══ Records to use ══

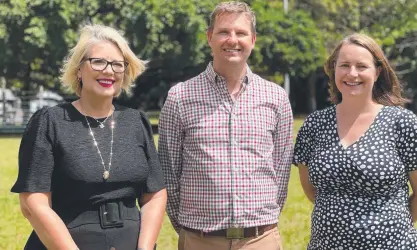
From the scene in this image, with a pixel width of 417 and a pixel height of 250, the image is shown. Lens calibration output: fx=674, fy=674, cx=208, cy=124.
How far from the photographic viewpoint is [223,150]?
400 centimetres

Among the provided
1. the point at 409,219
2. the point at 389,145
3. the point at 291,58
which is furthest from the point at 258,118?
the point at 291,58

═══

* _Directions for this task_
Copy the records word for word, starting at the beginning and going on through the line that contains "400 centimetres". Leave the pictures out of your answer.

* _Solution_
From the scene in this image, with a pixel width of 417 and a pixel height of 250, the image is shown. Lens calibration output: fx=674, fy=674, cx=208, cy=124.
How far from the photographic viewpoint is [223,150]?
400 centimetres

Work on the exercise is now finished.